_Written problem_.
Could you copy the material from the line containing "How far is tree, located" through its final line, swapping "millimetres" for "millimeters" and leaving everything else unchanged?

####

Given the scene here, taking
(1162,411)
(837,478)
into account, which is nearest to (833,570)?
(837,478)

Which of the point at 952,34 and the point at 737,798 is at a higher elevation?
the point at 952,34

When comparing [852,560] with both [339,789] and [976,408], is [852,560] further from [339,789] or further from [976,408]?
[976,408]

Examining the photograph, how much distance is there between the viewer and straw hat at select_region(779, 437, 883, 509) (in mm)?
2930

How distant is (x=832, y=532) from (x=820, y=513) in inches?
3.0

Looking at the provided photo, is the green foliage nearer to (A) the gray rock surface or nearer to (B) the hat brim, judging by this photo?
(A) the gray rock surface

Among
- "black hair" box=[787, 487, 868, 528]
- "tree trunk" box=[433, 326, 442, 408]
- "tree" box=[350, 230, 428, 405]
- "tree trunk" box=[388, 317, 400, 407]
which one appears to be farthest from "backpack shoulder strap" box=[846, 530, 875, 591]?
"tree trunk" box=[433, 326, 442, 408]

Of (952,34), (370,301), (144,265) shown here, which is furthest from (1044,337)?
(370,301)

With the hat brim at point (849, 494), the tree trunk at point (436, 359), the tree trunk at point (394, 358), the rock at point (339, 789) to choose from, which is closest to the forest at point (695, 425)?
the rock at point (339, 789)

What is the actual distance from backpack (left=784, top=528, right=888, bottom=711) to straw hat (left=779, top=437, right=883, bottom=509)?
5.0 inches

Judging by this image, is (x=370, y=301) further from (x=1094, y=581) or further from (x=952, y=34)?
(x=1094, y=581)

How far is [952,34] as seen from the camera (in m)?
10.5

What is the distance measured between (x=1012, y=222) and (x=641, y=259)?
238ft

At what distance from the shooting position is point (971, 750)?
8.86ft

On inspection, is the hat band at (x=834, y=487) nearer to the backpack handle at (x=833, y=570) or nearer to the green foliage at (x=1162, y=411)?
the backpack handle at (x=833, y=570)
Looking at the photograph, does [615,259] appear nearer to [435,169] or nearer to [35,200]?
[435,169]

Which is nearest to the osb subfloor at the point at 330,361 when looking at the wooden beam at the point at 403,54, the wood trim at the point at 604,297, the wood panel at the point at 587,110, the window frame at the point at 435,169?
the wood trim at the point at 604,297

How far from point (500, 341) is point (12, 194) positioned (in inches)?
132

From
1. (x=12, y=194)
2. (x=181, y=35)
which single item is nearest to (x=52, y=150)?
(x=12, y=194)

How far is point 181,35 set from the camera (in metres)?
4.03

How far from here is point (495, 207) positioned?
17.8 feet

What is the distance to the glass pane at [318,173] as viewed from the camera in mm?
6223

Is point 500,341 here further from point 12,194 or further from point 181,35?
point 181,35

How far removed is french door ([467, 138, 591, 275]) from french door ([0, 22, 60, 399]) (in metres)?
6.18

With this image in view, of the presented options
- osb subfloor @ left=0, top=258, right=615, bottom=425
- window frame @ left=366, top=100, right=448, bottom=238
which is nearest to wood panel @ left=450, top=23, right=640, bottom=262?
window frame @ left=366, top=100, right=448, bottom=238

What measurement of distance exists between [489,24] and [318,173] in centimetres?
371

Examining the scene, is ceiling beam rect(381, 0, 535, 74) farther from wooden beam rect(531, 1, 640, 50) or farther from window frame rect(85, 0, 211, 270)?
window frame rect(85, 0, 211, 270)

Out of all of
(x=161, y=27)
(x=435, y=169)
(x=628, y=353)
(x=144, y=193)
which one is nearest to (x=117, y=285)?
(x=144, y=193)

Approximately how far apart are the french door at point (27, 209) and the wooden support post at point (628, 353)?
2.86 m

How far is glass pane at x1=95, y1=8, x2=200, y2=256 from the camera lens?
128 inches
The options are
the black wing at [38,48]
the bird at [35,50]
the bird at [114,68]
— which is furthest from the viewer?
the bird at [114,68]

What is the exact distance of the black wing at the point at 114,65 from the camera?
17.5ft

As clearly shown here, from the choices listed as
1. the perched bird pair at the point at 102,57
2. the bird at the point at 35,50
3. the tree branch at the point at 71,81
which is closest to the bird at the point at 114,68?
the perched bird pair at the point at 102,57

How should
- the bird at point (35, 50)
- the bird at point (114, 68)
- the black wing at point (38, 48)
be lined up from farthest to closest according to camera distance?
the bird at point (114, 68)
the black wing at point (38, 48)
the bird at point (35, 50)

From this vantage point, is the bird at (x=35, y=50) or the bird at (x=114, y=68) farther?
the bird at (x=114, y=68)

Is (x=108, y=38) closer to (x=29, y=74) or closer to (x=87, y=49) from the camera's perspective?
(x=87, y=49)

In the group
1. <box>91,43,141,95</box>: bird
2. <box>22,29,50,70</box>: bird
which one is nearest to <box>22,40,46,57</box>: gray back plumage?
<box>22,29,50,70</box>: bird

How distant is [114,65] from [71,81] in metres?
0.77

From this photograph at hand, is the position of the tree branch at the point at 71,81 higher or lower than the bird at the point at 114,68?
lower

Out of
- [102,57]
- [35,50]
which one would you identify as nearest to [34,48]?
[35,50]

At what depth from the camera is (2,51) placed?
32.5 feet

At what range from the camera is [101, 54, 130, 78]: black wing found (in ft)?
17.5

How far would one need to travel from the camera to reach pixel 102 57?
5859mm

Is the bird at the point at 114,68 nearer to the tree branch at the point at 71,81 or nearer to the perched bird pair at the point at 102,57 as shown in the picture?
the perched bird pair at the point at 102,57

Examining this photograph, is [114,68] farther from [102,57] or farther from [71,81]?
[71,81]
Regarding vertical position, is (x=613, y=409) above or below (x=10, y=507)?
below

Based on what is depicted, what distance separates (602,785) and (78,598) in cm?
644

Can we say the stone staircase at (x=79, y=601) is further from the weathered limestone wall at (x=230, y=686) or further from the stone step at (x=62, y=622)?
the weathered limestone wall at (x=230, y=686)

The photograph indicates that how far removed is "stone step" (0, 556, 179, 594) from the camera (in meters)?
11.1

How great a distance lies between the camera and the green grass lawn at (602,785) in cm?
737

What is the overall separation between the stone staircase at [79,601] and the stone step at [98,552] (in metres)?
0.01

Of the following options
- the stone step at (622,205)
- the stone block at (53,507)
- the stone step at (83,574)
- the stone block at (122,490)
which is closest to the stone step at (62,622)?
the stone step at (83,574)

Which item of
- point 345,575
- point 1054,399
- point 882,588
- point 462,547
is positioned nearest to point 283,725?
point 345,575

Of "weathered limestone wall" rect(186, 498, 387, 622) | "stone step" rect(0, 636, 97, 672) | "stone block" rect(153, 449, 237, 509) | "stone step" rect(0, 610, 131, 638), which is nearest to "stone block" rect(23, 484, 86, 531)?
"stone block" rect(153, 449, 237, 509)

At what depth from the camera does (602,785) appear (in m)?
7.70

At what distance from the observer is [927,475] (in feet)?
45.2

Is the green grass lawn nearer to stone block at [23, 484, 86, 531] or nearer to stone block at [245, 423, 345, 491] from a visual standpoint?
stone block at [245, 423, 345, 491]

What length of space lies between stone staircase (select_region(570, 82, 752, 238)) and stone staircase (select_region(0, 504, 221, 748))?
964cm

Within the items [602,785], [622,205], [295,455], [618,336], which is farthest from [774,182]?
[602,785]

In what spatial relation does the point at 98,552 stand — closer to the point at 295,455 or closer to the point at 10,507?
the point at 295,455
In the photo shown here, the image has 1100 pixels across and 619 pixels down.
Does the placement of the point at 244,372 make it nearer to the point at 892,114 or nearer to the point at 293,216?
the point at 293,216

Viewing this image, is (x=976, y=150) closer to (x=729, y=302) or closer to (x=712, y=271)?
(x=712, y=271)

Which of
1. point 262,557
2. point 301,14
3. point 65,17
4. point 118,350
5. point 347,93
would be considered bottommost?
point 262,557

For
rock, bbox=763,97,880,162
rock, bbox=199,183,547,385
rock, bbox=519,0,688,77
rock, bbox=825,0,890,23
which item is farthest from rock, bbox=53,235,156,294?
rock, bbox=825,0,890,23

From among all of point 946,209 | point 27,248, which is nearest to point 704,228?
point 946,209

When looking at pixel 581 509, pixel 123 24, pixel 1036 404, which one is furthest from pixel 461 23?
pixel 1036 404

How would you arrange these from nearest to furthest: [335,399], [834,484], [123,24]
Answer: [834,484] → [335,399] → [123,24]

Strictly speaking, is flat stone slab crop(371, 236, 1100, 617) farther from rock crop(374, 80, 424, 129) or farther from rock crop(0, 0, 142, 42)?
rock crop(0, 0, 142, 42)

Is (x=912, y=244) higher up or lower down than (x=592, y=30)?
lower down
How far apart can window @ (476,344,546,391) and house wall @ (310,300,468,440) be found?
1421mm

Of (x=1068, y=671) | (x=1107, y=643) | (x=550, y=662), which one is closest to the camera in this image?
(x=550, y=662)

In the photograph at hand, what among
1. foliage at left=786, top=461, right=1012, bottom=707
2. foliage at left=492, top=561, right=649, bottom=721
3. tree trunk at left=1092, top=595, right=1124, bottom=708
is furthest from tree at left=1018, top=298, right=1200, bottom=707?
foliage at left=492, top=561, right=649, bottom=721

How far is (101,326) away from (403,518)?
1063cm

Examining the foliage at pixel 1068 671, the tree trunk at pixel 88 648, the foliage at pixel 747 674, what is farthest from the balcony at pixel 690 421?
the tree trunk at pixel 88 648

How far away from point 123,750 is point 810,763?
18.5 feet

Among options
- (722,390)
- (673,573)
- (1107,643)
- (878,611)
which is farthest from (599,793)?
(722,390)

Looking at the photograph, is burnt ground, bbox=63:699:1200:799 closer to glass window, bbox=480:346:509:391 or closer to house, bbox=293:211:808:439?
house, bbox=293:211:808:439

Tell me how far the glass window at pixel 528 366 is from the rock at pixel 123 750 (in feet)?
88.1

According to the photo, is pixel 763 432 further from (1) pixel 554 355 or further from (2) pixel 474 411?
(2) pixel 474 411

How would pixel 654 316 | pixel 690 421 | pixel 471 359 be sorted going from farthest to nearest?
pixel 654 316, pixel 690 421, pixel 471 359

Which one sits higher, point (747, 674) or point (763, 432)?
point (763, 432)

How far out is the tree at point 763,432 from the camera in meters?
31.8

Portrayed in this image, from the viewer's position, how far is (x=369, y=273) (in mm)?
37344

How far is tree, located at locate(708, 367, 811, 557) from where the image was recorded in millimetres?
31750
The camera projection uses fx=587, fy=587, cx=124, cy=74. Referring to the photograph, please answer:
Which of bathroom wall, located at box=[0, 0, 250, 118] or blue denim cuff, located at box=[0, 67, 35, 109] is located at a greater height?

####

_Response_.
How far is tree, located at locate(708, 367, 811, 557) from where the image was recorded in millimeters?
31750
The camera projection uses fx=587, fy=587, cx=124, cy=74. Referring to the photograph, please answer:
Which of bathroom wall, located at box=[0, 0, 250, 118] or blue denim cuff, located at box=[0, 67, 35, 109] is located at a greater height?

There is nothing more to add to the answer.